**Given request**
Copy out every one of the following records word for word, omitting the pictures.
[Start Material]
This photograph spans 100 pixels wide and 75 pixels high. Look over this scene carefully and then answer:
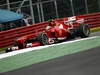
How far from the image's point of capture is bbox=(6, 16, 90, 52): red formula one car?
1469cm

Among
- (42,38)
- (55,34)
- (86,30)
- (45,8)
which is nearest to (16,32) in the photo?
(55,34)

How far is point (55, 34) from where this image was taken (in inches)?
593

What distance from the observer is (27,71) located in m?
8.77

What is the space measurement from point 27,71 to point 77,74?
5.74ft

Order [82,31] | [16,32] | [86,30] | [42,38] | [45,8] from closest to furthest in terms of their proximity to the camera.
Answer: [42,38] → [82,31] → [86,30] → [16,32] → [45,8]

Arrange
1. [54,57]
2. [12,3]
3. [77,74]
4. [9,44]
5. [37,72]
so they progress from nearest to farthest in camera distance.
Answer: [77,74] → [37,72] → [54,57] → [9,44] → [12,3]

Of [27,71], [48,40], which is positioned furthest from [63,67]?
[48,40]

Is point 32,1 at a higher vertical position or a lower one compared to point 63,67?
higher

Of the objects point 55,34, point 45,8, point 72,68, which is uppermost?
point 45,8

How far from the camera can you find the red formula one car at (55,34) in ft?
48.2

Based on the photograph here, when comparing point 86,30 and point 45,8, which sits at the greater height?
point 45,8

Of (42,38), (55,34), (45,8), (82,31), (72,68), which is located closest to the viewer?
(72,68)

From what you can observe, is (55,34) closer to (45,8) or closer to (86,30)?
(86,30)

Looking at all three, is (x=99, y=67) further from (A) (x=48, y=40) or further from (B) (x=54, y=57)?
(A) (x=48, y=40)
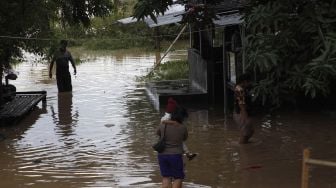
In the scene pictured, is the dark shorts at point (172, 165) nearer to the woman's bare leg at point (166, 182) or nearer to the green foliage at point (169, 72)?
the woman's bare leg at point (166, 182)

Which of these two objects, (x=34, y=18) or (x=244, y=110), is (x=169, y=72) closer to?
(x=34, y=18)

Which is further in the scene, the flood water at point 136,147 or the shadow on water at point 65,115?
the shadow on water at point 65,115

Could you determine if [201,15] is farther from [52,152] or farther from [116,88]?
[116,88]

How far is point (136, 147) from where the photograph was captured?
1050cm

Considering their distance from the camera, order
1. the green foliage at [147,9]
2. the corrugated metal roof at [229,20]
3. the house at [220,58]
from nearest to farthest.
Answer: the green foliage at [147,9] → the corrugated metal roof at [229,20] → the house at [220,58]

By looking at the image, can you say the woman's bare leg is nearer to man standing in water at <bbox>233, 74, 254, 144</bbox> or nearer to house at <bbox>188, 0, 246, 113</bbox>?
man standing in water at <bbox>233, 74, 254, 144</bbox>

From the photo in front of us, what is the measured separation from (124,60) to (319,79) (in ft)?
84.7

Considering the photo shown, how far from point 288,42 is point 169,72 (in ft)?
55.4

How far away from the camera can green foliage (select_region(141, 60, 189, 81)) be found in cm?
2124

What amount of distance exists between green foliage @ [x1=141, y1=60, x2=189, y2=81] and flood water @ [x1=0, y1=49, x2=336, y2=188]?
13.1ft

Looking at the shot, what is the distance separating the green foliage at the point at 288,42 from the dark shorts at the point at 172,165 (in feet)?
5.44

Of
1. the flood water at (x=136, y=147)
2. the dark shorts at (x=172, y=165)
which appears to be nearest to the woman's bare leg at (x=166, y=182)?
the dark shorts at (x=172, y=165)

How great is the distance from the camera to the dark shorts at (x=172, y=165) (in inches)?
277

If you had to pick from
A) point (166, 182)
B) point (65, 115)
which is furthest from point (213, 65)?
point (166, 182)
[End Material]
**Written answer**
This photograph spans 100 pixels wide and 75 pixels high. Look over this scene carefully and then answer:
How far from the image's point of capture is bbox=(6, 16, 90, 52): red formula one car?
1469cm

Among
- (42,38)
- (55,34)
- (86,30)
- (45,8)
which is nearest to (16,32) in the photo?
(55,34)

How far is point (55, 34) from where this image was taken (in inches)?
593

What distance from the observer is (27,71) located in m?
8.77

What is the space measurement from point 27,71 to point 77,74?
5.74ft

Order [82,31] | [16,32] | [86,30] | [42,38] | [45,8] from closest to furthest in terms of their proximity to the camera.
Answer: [42,38] → [82,31] → [86,30] → [16,32] → [45,8]

Arrange
1. [54,57]
2. [12,3]
3. [77,74]
4. [9,44]
5. [37,72]
so they progress from nearest to farthest in camera distance.
Answer: [77,74] → [37,72] → [54,57] → [9,44] → [12,3]

Of [27,71], [48,40], which is positioned furthest from [63,67]?
[48,40]

Is point 32,1 at a higher vertical position or a lower one compared to point 63,67?
higher

Of the objects point 55,34, point 45,8, point 72,68, which is uppermost?
point 45,8

How far from the camera can you find the red formula one car at (55,34) in ft?
48.2

Based on the photograph here, when comparing point 86,30 and point 45,8, which sits at the greater height?
point 45,8

Of (42,38), (55,34), (45,8), (82,31), (72,68), which is located closest to the viewer?
(72,68)

From what you can observe, is (55,34) closer to (45,8) or closer to (86,30)?
(86,30)

Looking at all three, is (x=99, y=67) further from (A) (x=48, y=40) or further from (B) (x=54, y=57)?
(A) (x=48, y=40)
In the scene pictured, is the dark shorts at point (172, 165) nearer to the woman's bare leg at point (166, 182) or nearer to the green foliage at point (169, 72)?
the woman's bare leg at point (166, 182)

Which of these two objects, (x=34, y=18) or (x=244, y=110), is (x=169, y=72) closer to?
(x=34, y=18)

Which is further in the scene, the flood water at point 136,147 or the shadow on water at point 65,115?
the shadow on water at point 65,115

Could you determine if [201,15] is farther from [52,152] or farther from [116,88]?
[116,88]

How far is point (136, 147) from where the photograph was captured?
1050cm

Considering their distance from the camera, order
1. the green foliage at [147,9]
2. the corrugated metal roof at [229,20]
3. the house at [220,58]
from nearest to farthest.
Answer: the green foliage at [147,9] → the corrugated metal roof at [229,20] → the house at [220,58]

By looking at the image, can you say the woman's bare leg is nearer to man standing in water at <bbox>233, 74, 254, 144</bbox> or nearer to house at <bbox>188, 0, 246, 113</bbox>?
man standing in water at <bbox>233, 74, 254, 144</bbox>

From the photo in front of us, what is the measured separation from (124,60) to (319,79) (in ft)?
84.7

Considering the photo shown, how far from point 288,42 is point 169,72 (in ft)?
55.4

How far away from the camera can green foliage (select_region(141, 60, 189, 81)) be found in cm?
2124

What amount of distance exists between green foliage @ [x1=141, y1=60, x2=189, y2=81] and flood water @ [x1=0, y1=49, x2=336, y2=188]?
13.1ft

Looking at the shot, what is the distance separating the green foliage at the point at 288,42 from the dark shorts at the point at 172,165 (in feet)?
5.44

Of
1. the flood water at (x=136, y=147)
2. the dark shorts at (x=172, y=165)
which appears to be nearest to the woman's bare leg at (x=166, y=182)?
the dark shorts at (x=172, y=165)

How great is the distance from the camera to the dark shorts at (x=172, y=165) (in inches)?
277

If you had to pick from
A) point (166, 182)
B) point (65, 115)
which is furthest from point (213, 65)?
point (166, 182)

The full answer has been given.